◆ Exercise task ◆
Retype each of the rows below character for character, with no changes.
start Supplied information
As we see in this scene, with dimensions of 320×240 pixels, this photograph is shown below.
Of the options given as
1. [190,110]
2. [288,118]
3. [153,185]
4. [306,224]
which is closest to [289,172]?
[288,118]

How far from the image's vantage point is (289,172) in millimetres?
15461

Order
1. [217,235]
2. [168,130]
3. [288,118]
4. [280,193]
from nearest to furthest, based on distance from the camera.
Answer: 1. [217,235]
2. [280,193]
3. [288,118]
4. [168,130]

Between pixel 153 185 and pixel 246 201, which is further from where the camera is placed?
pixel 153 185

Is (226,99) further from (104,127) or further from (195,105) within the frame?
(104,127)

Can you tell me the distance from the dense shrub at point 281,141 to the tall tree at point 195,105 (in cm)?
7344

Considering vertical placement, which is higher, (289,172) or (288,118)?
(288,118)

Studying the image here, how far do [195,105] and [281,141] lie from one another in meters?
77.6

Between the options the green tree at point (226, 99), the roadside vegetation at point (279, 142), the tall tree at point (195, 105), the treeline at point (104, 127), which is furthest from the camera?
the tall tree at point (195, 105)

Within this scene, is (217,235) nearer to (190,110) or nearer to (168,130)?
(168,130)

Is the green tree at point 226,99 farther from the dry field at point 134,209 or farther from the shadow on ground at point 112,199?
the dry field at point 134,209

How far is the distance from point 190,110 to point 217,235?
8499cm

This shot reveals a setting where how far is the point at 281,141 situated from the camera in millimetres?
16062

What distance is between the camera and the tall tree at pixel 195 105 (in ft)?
end Supplied information
◆ Response ◆
As we see in this scene, with dimensions of 320×240 pixels, this photograph is shown below.
Of the options given as
1. [190,110]
2. [288,118]
3. [153,185]
4. [306,224]
which is closest to [289,172]?
[288,118]

How far from the image's vantage point is (289,172) in millimetres?
15461

Order
1. [217,235]
2. [168,130]
3. [288,118]
4. [280,193]
from nearest to furthest, based on distance from the camera.
Answer: 1. [217,235]
2. [280,193]
3. [288,118]
4. [168,130]

Between pixel 153 185 and pixel 246 201, which is further from where the camera is placed?
pixel 153 185

Is (226,99) further from (104,127) or further from (195,105) within the frame?
(104,127)

Can you tell me the distance from the dense shrub at point 281,141 to the tall tree at point 195,105 (in cm)?
7344

Considering vertical placement, which is higher, (289,172) or (288,118)?
(288,118)

Studying the image here, how far do [195,105] and [281,141] lie from one another in meters?
77.6

Between the options the green tree at point (226, 99), the roadside vegetation at point (279, 142), the tall tree at point (195, 105), the treeline at point (104, 127), which is furthest from the camera?
the tall tree at point (195, 105)

Within this scene, is (217,235) nearer to (190,110) or nearer to (168,130)?
(168,130)

Is the green tree at point 226,99 farther from the dry field at point 134,209 or farther from the shadow on ground at point 112,199?
the dry field at point 134,209

How far is the distance from point 190,110 to point 217,235?
8499cm

This shot reveals a setting where how far is the point at 281,141 situated from the camera in millimetres?
16062

What distance is between the camera and the tall tree at pixel 195 105 (in ft)?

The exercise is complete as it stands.